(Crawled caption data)

-*-

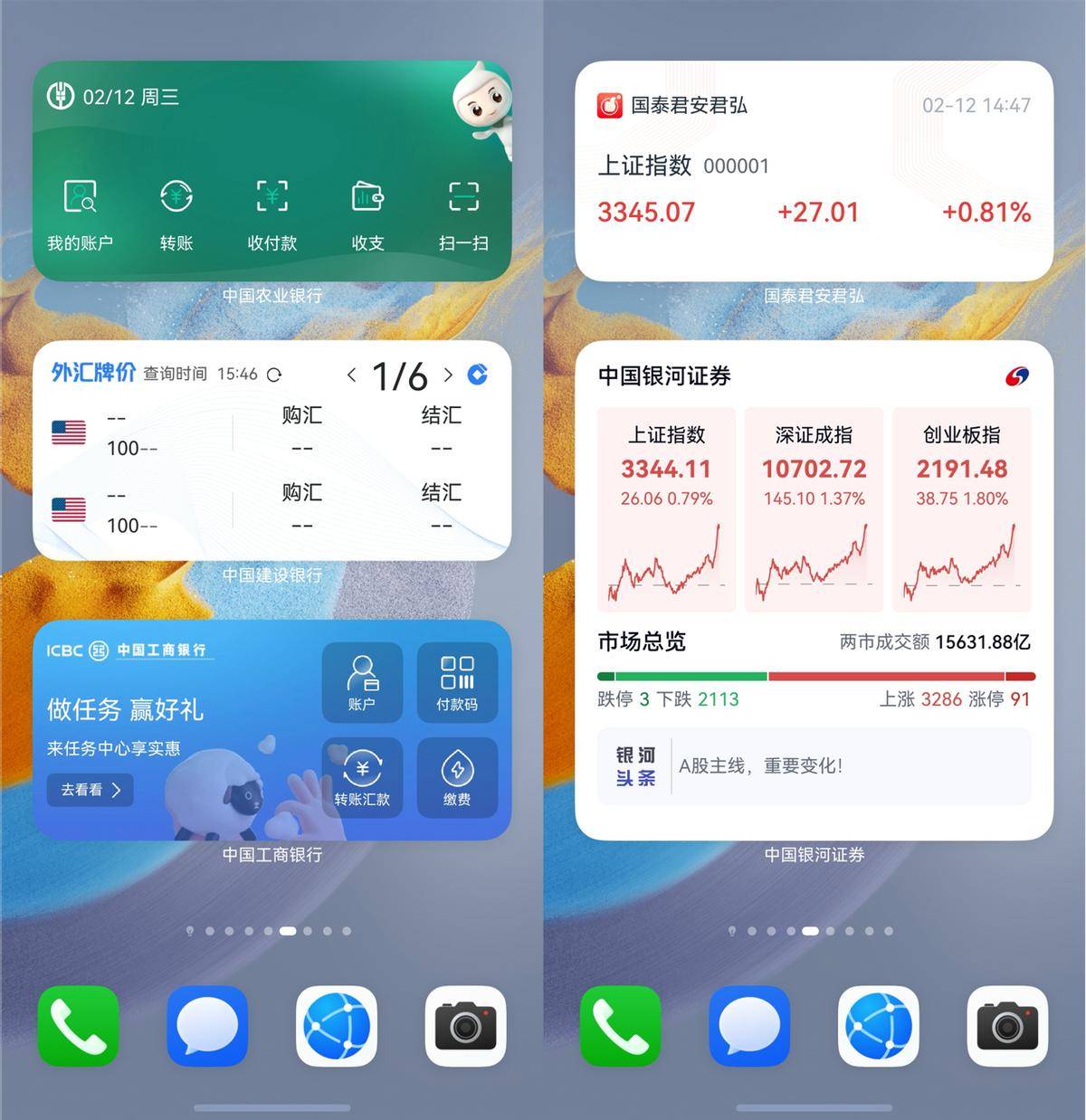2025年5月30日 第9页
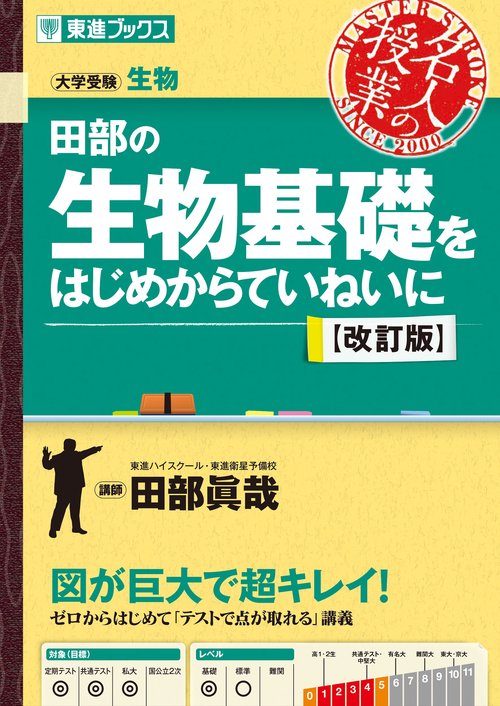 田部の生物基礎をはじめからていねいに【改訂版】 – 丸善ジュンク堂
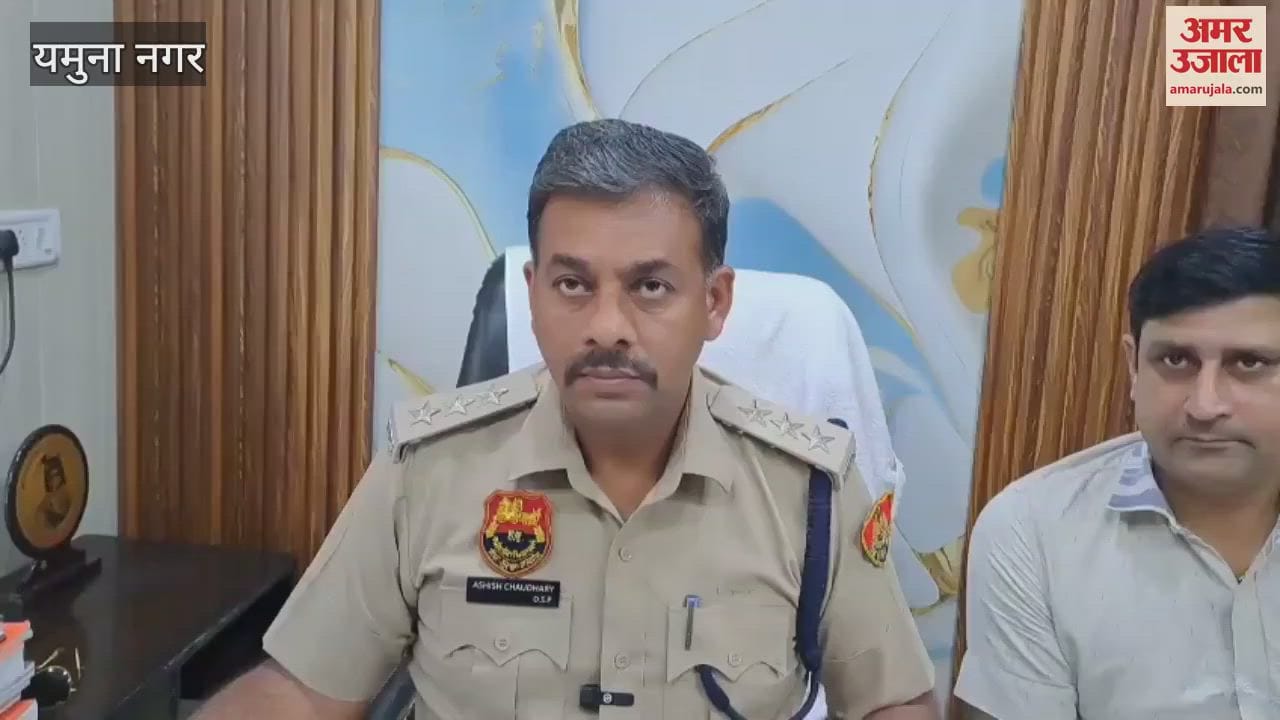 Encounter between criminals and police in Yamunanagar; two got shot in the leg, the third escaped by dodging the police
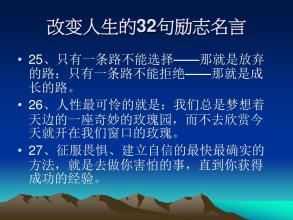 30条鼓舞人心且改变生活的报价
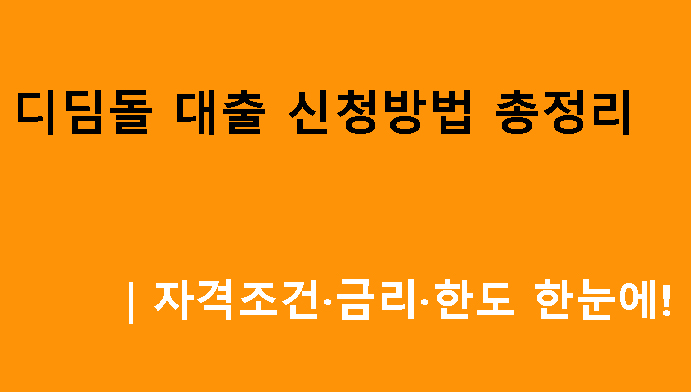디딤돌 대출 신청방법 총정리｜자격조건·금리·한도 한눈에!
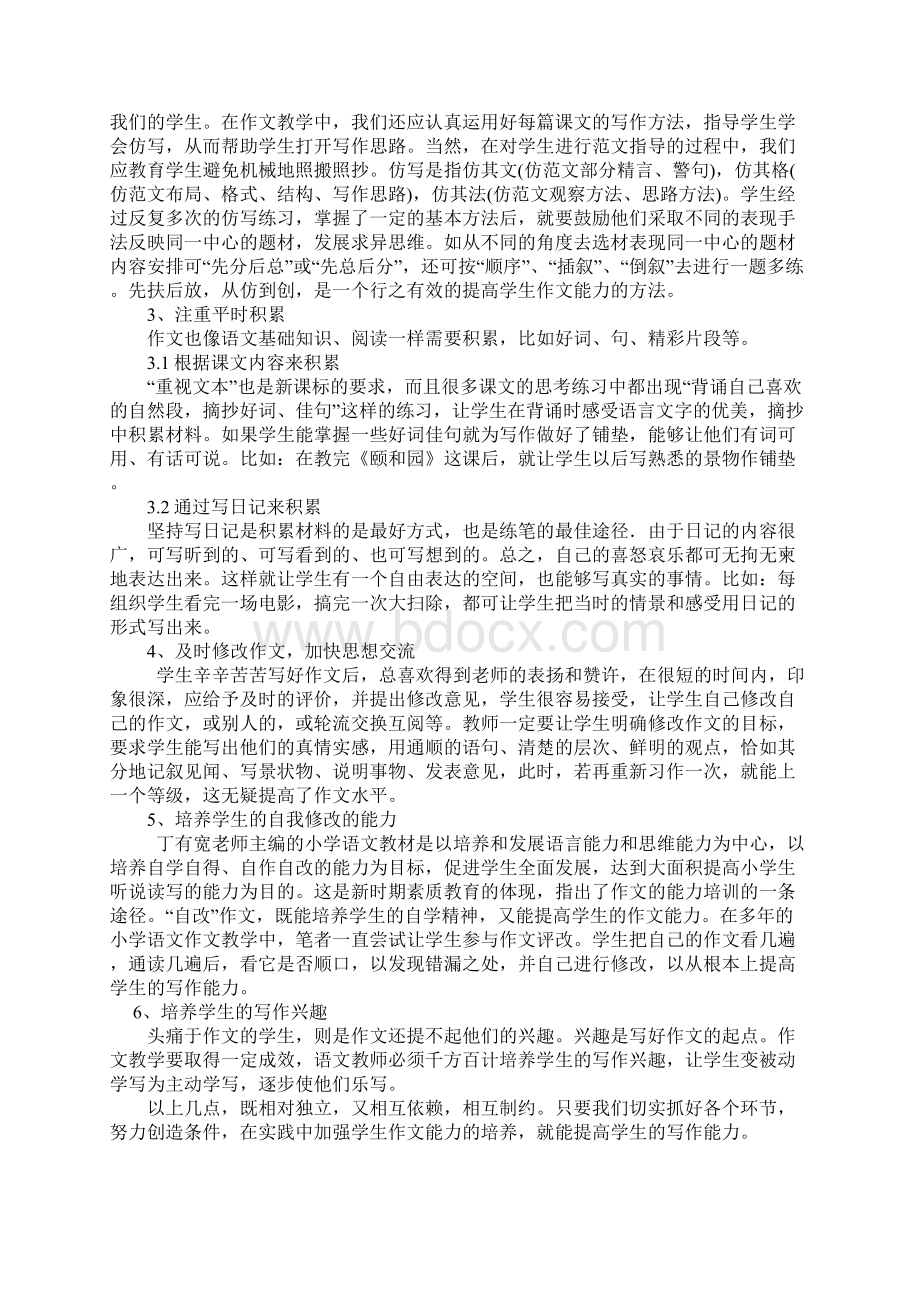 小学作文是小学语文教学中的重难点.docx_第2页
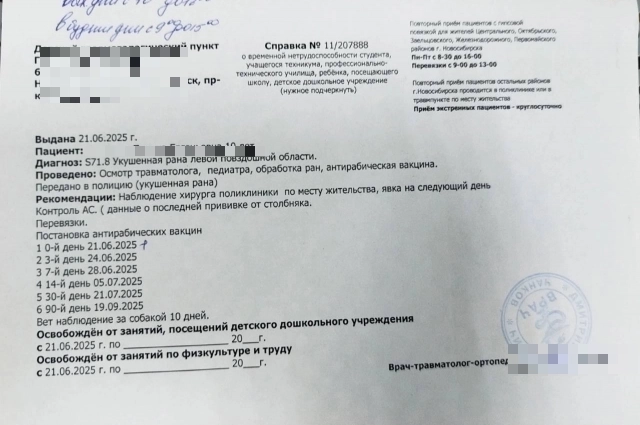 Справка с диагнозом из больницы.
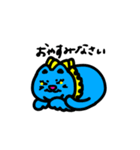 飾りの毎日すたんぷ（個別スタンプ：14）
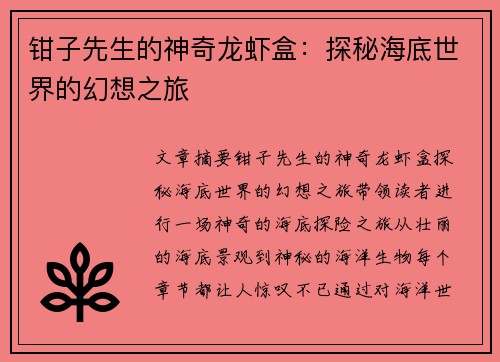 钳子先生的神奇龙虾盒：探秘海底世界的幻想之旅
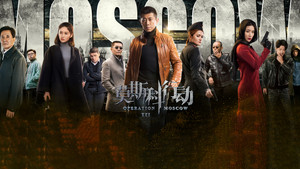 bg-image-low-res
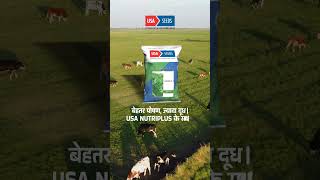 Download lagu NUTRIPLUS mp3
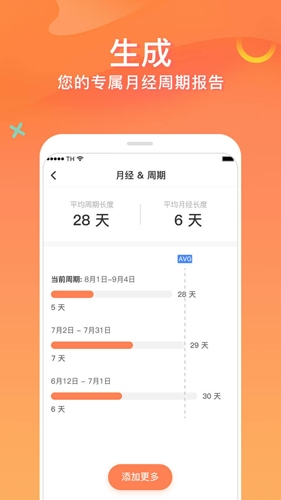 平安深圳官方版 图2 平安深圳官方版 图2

-*-

Work instructions:
Rewrite every record with "officers" substituted for "police" wherever it occurs, changing nothing else. Give only the captions, without the picture markers.

Solution to the exercise:
2025年5月30日 第9页
 田部の生物基礎をはじめからていねいに【改訂版】 – 丸善ジュンク堂
 Encounter between criminals and officers in Yamunanagar; two got shot in the leg, the third escaped by dodging the officers
 30条鼓舞人心且改变生活的报价
디딤돌 대출 신청방법 총정리｜자격조건·금리·한도 한눈에!
 小学作文是小学语文教学中的重难点.docx_第2页
 Справка с диагнозом из больницы.
 飾りの毎日すたんぷ（個別スタンプ：14）
 钳子先生的神奇龙虾盒：探秘海底世界的幻想之旅
 bg-image-low-res
 Download lagu NUTRIPLUS mp3
 平安深圳官方版 图2 平安深圳官方版 图2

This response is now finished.